(Items on spatial reasoning)
==================================================
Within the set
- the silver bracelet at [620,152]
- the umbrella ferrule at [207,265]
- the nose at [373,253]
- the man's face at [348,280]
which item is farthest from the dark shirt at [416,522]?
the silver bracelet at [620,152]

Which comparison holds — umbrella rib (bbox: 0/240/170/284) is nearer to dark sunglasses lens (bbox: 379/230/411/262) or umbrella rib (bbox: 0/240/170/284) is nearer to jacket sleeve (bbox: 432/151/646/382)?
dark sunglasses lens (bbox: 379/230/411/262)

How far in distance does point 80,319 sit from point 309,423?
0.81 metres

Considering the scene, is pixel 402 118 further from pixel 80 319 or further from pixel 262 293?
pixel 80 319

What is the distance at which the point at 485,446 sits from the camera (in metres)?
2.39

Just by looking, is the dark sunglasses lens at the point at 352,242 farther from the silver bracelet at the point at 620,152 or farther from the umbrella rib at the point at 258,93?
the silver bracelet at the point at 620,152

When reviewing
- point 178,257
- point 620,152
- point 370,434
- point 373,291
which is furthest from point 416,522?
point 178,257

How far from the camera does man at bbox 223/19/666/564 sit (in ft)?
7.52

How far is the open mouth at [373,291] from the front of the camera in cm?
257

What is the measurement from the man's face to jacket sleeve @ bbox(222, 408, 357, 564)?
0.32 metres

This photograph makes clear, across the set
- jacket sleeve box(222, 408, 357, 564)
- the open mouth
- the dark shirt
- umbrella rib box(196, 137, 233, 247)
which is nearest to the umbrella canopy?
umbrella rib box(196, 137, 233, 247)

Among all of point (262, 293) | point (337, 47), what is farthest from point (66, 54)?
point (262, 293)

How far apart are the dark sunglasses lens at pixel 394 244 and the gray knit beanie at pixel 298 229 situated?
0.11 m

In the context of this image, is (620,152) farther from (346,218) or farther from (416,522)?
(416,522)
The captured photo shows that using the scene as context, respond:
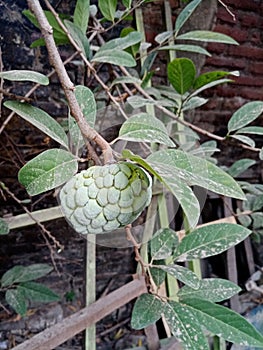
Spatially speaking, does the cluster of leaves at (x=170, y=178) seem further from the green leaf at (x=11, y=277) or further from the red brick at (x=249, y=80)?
the red brick at (x=249, y=80)

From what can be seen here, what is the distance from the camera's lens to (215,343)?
1151 millimetres

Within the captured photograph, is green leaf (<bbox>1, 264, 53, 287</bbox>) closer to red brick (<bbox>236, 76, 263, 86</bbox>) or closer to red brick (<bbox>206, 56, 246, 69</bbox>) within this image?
red brick (<bbox>206, 56, 246, 69</bbox>)

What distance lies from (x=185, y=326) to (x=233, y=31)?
159cm

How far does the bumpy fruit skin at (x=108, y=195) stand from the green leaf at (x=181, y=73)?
0.47 m

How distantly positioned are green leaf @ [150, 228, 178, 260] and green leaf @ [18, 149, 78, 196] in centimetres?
36

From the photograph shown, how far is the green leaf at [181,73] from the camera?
811 millimetres

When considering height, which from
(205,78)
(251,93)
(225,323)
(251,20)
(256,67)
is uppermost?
(251,20)

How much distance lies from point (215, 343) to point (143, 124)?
3.03 ft

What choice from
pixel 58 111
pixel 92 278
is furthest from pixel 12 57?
pixel 92 278

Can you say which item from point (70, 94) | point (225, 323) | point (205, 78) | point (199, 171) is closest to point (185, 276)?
point (225, 323)

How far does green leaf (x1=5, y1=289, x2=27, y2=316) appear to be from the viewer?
40.9 inches

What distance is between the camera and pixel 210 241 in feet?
2.35

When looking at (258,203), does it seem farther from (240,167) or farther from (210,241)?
(210,241)

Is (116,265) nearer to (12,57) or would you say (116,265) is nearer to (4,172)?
(4,172)
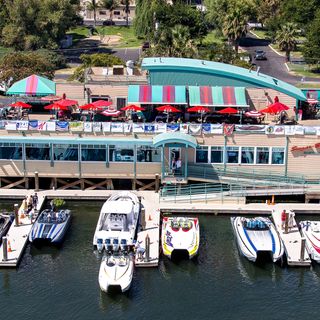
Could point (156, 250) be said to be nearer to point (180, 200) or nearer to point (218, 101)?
point (180, 200)

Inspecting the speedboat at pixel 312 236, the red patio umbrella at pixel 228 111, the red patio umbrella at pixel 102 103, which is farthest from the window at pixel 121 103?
the speedboat at pixel 312 236

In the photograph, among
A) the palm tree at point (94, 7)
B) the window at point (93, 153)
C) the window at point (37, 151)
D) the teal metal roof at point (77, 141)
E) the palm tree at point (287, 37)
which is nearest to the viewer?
the teal metal roof at point (77, 141)

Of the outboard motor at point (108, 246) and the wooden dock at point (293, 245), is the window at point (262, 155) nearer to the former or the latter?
the wooden dock at point (293, 245)

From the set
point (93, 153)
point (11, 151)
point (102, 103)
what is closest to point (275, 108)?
point (102, 103)

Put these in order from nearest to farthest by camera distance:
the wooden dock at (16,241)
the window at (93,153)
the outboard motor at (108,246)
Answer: the wooden dock at (16,241) < the outboard motor at (108,246) < the window at (93,153)

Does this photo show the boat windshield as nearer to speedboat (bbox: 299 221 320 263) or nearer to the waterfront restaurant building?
speedboat (bbox: 299 221 320 263)

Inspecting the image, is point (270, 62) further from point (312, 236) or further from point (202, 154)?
point (312, 236)

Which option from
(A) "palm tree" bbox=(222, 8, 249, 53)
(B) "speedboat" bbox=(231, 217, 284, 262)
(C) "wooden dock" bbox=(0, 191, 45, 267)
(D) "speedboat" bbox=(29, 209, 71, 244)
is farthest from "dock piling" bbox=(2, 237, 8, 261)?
(A) "palm tree" bbox=(222, 8, 249, 53)

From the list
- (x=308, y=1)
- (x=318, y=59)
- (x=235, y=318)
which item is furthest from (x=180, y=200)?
(x=308, y=1)
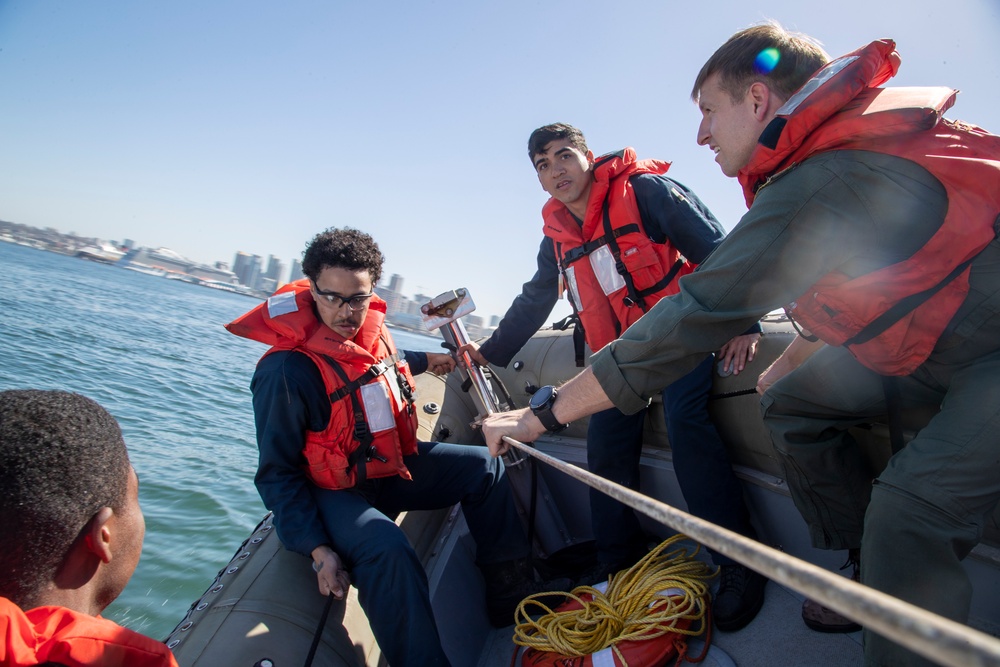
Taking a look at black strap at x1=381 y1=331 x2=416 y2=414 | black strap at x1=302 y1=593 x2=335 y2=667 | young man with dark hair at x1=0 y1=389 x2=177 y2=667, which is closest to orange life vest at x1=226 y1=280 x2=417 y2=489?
black strap at x1=381 y1=331 x2=416 y2=414

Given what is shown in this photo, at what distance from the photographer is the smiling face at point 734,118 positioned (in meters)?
1.64

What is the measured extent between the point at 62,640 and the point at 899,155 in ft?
6.19

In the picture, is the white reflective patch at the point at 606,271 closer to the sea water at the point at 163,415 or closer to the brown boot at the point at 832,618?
the brown boot at the point at 832,618

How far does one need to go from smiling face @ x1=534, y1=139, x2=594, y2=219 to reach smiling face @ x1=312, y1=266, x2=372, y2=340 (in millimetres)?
1119

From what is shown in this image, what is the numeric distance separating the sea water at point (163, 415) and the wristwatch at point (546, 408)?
3367mm

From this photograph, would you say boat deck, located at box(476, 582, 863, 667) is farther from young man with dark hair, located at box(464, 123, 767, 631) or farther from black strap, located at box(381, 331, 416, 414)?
black strap, located at box(381, 331, 416, 414)

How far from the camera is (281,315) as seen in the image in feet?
8.85

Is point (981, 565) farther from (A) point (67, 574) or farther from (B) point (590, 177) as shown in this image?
(A) point (67, 574)

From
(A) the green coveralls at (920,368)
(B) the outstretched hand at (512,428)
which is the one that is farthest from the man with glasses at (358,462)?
(A) the green coveralls at (920,368)

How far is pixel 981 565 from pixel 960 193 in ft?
4.15

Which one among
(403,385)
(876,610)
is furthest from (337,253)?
(876,610)

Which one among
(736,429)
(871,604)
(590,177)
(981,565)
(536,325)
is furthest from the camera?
(536,325)

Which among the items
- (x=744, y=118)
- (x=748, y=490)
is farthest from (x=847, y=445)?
(x=744, y=118)

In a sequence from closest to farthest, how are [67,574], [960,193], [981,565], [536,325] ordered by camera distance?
[67,574]
[960,193]
[981,565]
[536,325]
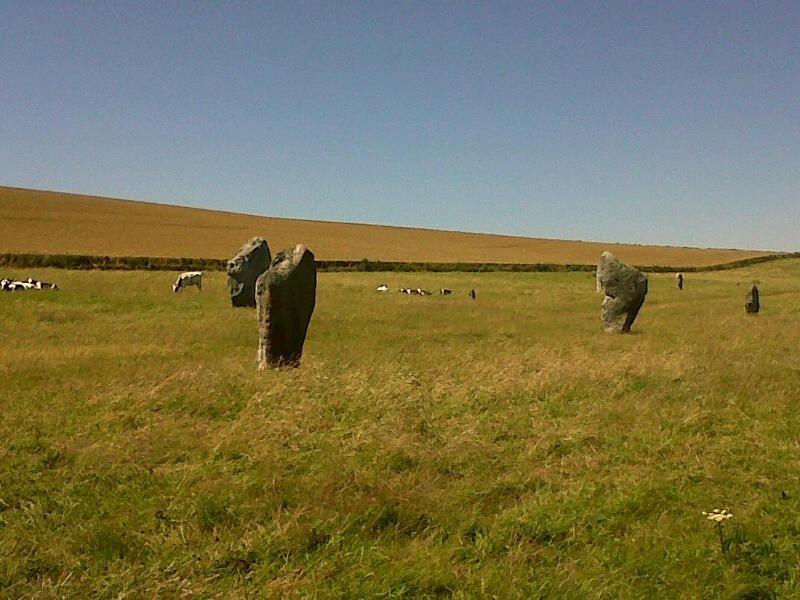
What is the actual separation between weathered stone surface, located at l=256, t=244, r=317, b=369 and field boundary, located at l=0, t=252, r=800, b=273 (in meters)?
27.6

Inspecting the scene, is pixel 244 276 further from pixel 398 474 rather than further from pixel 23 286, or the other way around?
pixel 398 474

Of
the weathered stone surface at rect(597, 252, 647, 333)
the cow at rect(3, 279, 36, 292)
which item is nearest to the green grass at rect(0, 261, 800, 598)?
the weathered stone surface at rect(597, 252, 647, 333)

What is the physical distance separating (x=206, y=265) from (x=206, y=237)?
73.4ft

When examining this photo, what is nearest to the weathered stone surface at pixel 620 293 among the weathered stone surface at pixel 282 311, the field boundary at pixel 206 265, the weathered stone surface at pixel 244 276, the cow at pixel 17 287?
the weathered stone surface at pixel 282 311

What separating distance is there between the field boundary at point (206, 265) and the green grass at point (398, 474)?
84.7 feet

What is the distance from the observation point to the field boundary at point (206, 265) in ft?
117

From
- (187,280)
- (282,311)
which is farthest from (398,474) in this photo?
(187,280)

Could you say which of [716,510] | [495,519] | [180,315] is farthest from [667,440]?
[180,315]

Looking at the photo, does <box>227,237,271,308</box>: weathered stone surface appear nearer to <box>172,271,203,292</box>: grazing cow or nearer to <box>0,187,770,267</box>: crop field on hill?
<box>172,271,203,292</box>: grazing cow

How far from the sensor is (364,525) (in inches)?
198

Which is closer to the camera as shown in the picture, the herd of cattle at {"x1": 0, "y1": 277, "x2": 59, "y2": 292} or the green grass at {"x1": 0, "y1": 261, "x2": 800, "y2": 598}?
the green grass at {"x1": 0, "y1": 261, "x2": 800, "y2": 598}

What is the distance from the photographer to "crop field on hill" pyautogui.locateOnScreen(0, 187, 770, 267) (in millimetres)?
48719

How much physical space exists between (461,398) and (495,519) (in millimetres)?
3591

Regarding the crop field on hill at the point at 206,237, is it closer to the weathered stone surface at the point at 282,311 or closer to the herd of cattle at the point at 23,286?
the herd of cattle at the point at 23,286
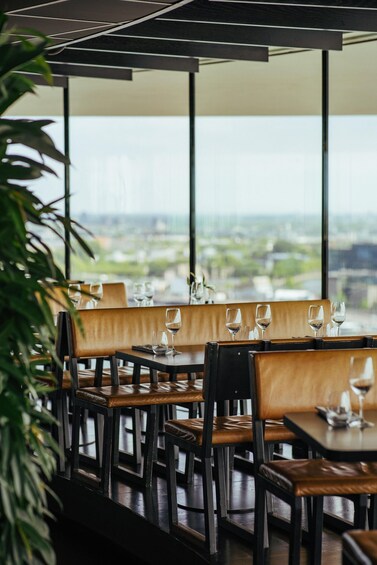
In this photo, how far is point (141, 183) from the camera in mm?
9109

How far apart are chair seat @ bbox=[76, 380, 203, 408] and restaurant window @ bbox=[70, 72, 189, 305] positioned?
==================================================
* **WORK REQUIRED**: Copy out everything above from the line containing "How far apart are the" down to the line containing "1151 millimetres", leaving out the pictures.

* **RESULT OF THIS TASK**:
How far apart are the dark sunglasses lens at pixel 394 244 and the gray knit beanie at pixel 298 229 situated?
0.11 m

In the context of this image, is (620,152) farther from (346,218) or farther from (416,522)?
(416,522)
The captured photo shows that using the scene as context, respond:
Spatially speaking, does the cluster of leaves at (x=170, y=178) seem further from the green leaf at (x=11, y=277) or further from the red brick at (x=249, y=80)?
the red brick at (x=249, y=80)

From what can be seen here, what is the distance from the camera's lens to (215,343)?
1151 millimetres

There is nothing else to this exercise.